Friday, March 16, 2007

Lenore

This here is my Nan, as you're likely to find her. She doesn't leave the house without her purse. Doesn't leave the room without her purse. You'll see it, constantly, cluched under her knuckles as she makes her way around the world. And once she gets there, she expects a beer. At 87, she's known to show up for family gatherings in black leather pants and lips adorned in hot pink. Always. Sometimes, we have to take her by the elbows and lead her to bed at night. At her age, she still puts the beers away, although, she's slowing down a bit on the drink. She still plays cards five days a week, goes to church twice weekly, gets her hair done every Friday and almost keeps up with our generation of drinkers. I can keep up with none of them anymore.... nor do I attempt.

I call her the Bionic Grandma. She's the first person in her family to live past fifty years old. I'm not sure how much of is has to do with her nerves of steel or how much of it has to do with modern medical technology. She's been widowed since 88. We lost my Pop to lung and liver cancer. It was only when he was diagnosed with severe emphysema that my Nan, reluctantly, gave up smoking cigarettes.

She had a brain annurism at forty, lost a breast from cancer at forty eight, had a stroke at fifty-five and then several heart attacks to follow, including a quadruple by-pass surgery and about a dozen stents (I kid you not) strategically placed throughout her body, holding her arteries open for blood flow.

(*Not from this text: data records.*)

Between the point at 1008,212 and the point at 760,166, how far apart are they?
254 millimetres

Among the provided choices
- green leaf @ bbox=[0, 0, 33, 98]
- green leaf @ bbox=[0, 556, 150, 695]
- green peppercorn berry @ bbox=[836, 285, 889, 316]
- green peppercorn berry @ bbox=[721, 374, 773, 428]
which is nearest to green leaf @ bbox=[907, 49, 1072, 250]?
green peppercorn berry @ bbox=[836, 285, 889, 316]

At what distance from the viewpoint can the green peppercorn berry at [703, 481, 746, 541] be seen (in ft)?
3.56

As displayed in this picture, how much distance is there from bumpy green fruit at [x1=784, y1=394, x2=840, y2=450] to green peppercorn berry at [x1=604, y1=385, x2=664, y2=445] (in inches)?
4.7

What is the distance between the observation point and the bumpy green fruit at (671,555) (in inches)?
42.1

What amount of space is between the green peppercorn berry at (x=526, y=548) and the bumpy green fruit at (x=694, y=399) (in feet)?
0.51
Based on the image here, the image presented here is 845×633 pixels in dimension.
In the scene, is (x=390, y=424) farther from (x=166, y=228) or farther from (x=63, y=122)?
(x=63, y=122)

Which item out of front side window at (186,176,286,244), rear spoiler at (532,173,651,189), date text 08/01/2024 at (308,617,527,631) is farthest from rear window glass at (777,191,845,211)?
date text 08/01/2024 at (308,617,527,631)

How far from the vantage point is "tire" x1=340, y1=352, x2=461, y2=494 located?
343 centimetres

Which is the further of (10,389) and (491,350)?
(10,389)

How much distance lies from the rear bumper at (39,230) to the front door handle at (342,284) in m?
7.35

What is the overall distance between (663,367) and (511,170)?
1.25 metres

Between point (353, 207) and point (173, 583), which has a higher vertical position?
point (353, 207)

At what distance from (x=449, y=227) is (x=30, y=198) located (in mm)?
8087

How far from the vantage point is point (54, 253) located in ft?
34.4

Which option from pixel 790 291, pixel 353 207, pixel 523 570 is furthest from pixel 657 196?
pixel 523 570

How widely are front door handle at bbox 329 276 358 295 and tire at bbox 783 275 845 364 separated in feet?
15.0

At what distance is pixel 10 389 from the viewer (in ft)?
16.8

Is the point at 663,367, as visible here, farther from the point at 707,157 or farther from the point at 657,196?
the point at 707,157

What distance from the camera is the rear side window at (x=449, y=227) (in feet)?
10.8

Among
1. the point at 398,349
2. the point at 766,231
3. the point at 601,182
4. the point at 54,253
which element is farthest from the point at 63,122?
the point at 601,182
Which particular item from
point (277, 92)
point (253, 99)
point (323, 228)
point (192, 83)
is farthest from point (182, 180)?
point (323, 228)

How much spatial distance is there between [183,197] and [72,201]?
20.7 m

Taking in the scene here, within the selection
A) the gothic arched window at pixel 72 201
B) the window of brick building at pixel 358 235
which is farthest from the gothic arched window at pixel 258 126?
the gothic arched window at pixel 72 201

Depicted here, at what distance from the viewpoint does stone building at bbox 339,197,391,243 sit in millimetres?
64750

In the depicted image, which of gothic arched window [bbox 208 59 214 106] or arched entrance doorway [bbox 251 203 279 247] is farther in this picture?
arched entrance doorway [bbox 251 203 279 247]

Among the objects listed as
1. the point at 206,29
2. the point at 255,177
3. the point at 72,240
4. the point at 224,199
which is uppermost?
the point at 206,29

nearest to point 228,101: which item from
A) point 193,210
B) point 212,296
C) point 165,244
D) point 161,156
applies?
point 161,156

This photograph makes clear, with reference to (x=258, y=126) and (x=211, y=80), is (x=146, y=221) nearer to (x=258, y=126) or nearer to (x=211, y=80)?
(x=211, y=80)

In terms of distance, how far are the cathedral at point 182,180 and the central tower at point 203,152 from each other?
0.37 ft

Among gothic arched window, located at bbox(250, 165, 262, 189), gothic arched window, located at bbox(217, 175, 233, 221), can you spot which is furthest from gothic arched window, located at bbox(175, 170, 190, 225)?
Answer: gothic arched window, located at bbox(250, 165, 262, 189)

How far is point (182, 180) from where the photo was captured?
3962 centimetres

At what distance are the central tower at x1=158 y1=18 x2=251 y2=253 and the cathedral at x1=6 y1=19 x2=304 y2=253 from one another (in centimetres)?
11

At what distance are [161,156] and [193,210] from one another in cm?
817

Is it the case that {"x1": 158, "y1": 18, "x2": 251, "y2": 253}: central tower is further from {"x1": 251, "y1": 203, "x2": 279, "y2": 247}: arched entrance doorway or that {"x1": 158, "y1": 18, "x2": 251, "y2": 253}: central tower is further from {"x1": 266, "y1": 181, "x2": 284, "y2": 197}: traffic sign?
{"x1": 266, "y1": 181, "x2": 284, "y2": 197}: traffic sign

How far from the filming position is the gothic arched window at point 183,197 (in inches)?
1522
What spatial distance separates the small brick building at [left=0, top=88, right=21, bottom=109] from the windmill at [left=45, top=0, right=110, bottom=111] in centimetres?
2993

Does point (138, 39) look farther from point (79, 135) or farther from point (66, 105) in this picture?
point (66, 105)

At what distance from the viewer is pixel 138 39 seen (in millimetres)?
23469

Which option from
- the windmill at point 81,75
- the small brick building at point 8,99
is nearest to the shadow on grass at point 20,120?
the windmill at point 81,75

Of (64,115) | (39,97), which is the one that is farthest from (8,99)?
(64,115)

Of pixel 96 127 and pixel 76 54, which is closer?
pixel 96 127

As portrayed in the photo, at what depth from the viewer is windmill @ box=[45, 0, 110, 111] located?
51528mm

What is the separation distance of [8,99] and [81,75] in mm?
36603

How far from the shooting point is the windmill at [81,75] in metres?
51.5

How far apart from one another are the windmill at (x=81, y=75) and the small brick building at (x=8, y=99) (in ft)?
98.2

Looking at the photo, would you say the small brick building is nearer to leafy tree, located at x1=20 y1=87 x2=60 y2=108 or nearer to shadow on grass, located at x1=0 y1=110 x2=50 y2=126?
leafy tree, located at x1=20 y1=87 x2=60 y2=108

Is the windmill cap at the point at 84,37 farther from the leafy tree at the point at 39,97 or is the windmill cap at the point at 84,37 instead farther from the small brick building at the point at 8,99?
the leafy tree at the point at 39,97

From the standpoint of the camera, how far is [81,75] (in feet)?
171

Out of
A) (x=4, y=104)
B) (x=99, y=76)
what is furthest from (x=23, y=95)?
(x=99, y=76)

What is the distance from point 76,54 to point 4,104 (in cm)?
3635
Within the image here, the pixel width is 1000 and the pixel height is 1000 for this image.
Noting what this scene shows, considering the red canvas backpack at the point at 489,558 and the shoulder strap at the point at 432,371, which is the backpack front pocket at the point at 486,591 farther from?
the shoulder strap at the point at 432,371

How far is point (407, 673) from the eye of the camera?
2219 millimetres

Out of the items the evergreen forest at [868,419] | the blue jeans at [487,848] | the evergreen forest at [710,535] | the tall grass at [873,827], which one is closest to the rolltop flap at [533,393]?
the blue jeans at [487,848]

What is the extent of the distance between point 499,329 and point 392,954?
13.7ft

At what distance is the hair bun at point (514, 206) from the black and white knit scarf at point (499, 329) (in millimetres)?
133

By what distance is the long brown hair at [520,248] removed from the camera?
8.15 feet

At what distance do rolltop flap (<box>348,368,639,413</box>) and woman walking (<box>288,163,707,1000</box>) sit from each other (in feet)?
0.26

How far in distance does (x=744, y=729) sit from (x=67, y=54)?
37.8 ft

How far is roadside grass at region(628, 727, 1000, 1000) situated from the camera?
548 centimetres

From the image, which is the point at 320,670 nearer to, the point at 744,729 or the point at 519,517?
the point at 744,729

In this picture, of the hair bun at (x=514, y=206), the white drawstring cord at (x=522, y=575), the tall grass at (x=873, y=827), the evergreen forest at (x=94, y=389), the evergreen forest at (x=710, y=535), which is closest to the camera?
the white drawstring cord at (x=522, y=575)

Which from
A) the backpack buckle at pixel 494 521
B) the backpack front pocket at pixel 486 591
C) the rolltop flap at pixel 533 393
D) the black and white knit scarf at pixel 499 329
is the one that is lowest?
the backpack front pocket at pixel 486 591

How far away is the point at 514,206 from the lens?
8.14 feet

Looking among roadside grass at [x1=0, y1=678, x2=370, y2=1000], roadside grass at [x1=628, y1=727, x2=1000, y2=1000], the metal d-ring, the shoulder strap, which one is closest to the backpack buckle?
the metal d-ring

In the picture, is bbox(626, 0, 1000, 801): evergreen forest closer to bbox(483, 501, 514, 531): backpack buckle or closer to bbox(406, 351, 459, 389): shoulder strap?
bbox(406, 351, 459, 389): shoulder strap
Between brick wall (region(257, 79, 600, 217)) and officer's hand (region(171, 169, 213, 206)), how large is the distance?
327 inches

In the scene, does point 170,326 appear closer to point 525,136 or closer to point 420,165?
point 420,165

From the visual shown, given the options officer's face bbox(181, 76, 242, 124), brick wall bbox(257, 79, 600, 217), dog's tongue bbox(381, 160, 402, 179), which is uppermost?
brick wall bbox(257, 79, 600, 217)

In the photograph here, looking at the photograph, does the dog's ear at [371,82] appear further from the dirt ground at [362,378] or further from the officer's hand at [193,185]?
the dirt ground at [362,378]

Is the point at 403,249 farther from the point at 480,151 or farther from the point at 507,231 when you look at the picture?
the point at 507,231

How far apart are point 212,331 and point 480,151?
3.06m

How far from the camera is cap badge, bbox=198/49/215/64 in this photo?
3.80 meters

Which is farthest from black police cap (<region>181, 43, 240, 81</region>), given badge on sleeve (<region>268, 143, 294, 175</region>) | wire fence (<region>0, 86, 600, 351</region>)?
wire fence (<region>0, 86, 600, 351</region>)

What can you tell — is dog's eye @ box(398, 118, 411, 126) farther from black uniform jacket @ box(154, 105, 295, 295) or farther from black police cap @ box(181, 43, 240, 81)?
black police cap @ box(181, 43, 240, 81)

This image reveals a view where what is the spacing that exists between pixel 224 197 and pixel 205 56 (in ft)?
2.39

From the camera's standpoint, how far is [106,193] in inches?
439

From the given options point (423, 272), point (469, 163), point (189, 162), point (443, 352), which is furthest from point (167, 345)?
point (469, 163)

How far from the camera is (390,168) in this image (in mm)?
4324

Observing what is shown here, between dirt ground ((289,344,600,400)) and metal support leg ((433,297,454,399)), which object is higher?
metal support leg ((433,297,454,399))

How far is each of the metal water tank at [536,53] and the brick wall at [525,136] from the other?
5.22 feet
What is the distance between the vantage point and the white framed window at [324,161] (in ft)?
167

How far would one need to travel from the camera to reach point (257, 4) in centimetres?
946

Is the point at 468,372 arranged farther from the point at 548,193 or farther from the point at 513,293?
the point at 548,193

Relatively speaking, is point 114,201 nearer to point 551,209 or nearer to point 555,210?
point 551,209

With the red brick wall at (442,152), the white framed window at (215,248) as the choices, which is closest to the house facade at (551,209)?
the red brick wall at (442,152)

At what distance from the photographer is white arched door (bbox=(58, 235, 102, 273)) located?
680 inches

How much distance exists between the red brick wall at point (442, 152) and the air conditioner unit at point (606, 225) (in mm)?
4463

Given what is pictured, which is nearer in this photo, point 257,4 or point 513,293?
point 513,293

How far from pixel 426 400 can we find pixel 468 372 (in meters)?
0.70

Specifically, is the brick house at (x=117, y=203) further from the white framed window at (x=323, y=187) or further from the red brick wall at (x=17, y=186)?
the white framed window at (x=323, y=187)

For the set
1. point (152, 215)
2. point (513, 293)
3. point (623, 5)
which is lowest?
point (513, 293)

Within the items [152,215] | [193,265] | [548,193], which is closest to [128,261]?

Still, once a week she drives across the bridge to the Arby's drive-through where she orders a half dozen Arbies roast beef sandwhich (with the special sauce) and keeps them in her refridgerator for daily lunches. She does what she wants.

She was almost eighteen when my grandfather first saw her. He came back to town for a homecoming football game and she, Lenore, was a cheerleader. They "courted" (I can only imagine what that means) for a year or two before my pop, Trevor, enlisted for WWII. He got whisked away to England where he helped load children onto trains to get them out of the city. Lenore became very bored without her suitor and so enlisted herself. On their military breaks, they would meet up where they could....France, Italy, Greece... and, upon arriving home, they were married. For those Grateful Dead fans, it was a real, live Reuben & Cherisse.

There have been times in the past summer or two, after an afternoon of margaritas or daquaris, where she'll proceed to tell me (because she knows I'm receptive to such things) that she occasionally wakes in the morning to find Trevor or her mother sitting in the chair beside her bed. She tells me that she knows she's ready to go but every time she makes her peace with it, our family plans one more event.... a graduation, a wedding, a reunion... and then she knows she just has to hold out for that one more thing. Every time I come for a visit and then hug and kiss her goodbye, I wonder if she'll still be there when I come next.

I wonder how many more years she's got of holding out for that one more thing.